O confronto entre as operadoras resultou numa fatura que ainda estão todas a pagar, no âmbito do acordo de partilha dos direitos televisivos, bem como dos custos, assinado em 2016. Desde 2017 que as operadoras não anunciavam um aumento de preços, como se verifica habitualmente no começo de cada ano, tendo como referência a taxa de inflação.

Após esta dupla subida de preços, em 2016, no ano seguinte nenhuma operadora mexeu nos preços. Uma tendência mantida durante este ano, à exceção da Meo que optou por aumentar alguns tarifários nos móveis pós-pagos.

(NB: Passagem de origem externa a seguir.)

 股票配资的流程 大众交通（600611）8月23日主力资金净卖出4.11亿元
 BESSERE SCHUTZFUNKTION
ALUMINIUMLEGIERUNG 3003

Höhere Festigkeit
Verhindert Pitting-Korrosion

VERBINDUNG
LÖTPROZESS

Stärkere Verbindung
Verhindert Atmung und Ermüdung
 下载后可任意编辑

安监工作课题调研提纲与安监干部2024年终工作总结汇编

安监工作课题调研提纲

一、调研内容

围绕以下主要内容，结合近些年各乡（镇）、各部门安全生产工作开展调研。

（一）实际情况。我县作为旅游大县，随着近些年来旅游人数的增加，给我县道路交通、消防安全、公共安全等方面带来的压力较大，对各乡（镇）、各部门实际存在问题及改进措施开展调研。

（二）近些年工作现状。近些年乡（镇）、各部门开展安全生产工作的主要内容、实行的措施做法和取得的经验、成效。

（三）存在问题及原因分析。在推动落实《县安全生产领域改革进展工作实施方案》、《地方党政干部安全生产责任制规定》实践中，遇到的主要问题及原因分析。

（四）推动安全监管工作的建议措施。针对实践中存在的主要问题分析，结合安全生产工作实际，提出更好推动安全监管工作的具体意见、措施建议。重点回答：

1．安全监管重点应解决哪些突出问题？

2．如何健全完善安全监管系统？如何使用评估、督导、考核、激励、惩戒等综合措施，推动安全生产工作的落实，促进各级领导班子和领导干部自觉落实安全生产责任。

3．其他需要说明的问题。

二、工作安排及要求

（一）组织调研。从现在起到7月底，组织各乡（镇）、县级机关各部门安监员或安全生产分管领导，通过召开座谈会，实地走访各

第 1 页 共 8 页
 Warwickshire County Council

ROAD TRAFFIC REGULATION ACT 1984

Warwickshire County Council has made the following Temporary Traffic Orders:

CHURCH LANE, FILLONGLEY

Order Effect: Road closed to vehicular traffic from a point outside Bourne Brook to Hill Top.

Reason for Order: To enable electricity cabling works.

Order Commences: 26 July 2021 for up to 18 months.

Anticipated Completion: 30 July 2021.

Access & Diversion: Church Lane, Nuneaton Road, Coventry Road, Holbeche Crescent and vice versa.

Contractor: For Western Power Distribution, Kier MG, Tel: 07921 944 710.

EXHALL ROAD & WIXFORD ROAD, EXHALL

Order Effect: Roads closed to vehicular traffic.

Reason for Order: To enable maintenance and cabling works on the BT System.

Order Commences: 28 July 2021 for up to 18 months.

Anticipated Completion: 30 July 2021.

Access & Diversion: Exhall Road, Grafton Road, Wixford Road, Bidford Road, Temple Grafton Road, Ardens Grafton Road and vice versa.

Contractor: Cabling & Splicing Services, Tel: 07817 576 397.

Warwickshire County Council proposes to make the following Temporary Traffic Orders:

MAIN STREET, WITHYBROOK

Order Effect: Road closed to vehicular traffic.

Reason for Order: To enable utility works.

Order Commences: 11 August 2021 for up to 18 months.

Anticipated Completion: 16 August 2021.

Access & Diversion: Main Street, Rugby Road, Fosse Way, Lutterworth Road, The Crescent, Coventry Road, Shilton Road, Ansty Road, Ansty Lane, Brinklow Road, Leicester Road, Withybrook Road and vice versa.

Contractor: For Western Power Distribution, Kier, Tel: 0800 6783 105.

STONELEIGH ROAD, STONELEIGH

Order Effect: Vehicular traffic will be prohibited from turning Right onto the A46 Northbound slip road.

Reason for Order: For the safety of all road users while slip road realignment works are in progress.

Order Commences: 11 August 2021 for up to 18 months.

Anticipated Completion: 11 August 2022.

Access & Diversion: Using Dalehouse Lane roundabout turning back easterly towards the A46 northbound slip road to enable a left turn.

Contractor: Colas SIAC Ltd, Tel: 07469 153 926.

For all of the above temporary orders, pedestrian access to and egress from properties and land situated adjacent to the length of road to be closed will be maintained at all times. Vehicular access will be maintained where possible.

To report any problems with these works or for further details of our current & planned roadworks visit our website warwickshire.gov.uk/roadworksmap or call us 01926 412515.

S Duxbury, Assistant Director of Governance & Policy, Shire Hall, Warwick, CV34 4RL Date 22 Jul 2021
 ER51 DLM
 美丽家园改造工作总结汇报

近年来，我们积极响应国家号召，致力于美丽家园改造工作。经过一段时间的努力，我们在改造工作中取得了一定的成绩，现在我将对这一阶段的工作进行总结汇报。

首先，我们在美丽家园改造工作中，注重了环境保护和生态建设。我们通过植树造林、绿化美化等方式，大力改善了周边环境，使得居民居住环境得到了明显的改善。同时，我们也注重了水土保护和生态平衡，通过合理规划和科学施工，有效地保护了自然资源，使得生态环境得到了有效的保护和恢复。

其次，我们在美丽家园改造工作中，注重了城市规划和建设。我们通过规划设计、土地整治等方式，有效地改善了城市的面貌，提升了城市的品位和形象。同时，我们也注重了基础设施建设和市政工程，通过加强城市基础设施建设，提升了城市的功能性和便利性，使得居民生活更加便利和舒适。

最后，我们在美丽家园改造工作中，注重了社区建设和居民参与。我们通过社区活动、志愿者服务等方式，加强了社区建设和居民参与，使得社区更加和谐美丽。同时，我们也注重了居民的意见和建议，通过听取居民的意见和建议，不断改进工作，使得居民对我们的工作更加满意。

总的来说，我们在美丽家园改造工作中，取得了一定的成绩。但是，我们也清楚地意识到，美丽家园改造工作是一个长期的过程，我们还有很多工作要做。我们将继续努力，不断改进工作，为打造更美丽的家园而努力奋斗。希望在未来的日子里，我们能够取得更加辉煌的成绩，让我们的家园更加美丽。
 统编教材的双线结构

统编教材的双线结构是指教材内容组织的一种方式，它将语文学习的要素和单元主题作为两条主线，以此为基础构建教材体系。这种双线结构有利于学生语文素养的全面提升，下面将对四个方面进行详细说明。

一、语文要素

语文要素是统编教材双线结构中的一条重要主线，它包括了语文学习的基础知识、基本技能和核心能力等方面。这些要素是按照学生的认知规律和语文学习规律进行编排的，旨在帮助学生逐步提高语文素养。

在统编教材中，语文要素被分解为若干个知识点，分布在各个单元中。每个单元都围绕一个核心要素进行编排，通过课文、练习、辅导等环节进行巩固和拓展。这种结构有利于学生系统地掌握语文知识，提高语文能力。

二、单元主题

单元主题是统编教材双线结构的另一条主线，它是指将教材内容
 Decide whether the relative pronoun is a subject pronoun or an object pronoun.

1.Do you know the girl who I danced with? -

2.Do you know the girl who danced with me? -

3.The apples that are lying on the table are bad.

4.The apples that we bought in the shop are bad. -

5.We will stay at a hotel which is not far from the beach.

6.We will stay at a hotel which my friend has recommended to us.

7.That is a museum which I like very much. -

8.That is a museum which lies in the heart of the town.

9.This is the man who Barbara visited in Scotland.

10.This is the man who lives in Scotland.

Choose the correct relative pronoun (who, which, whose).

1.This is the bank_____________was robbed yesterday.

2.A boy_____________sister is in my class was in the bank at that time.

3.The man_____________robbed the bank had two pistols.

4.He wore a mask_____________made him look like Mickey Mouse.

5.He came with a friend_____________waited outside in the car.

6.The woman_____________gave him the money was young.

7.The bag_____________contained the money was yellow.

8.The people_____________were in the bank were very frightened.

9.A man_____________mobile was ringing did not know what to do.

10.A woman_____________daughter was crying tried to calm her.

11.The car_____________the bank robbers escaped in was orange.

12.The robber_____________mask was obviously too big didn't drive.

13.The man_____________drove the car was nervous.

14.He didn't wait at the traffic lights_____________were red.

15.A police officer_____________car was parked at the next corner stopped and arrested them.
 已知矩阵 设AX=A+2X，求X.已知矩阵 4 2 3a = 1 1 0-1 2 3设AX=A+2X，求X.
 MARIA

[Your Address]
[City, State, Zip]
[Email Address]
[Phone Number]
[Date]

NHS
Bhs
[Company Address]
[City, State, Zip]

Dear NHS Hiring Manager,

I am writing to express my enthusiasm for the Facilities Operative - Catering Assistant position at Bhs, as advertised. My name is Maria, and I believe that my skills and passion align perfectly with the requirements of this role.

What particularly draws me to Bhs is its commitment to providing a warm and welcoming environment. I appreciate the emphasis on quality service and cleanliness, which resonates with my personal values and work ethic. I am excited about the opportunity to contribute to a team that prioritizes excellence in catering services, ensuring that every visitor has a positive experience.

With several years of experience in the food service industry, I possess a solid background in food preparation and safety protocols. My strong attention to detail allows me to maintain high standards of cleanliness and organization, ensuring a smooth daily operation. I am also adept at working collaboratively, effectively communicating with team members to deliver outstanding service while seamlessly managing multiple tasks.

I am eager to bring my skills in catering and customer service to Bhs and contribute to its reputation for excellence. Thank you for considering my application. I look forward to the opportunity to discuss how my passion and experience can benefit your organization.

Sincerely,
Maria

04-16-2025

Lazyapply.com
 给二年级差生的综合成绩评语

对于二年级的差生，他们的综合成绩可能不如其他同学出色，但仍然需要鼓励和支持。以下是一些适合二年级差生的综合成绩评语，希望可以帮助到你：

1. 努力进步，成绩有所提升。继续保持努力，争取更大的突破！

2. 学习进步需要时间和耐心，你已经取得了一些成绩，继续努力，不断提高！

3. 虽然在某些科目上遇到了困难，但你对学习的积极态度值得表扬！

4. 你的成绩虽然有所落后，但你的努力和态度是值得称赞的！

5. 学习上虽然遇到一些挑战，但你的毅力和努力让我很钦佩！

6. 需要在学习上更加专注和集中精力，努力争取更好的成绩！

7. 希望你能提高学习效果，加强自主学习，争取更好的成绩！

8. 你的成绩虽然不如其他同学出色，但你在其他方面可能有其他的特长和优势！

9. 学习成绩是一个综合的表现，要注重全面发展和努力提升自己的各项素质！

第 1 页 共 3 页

Segundo o Jornal de Negócios, a Meo “vai apenas proceder a uma atualização de preços prevista contratualmente, em linha com a atualização dos valores da inflação”, não tendo especificado o valor concreto do aumento. Afirma ainda que o aumento de preços não será aplicado à totalidade dos subscritores da operadora e que “esta atualização [que entra em vigor dia 1 de janeiro do próximo ano] aplica-se exclusivamente aos clientes que têm contratos com estas condições particulares.”

Relativamente à Nos, o Jornal de Negócios avança que o aumento de preços será aplicado “a apenas alguns dos seus tarifários, em 1,37%, que corresponde à última taxa de inflação anual, a partir de 1 de Janeiro de 2019”, sendo que “uma parte significativa dos serviços/tarifários não sofre alteração de preços.” — Por fim, a Vodafone Portugal que afirmou que “não está previsto nenhum aumento” dos tarifários e a Nowo que não prestou quaisquer declarações ao mesmo jornal.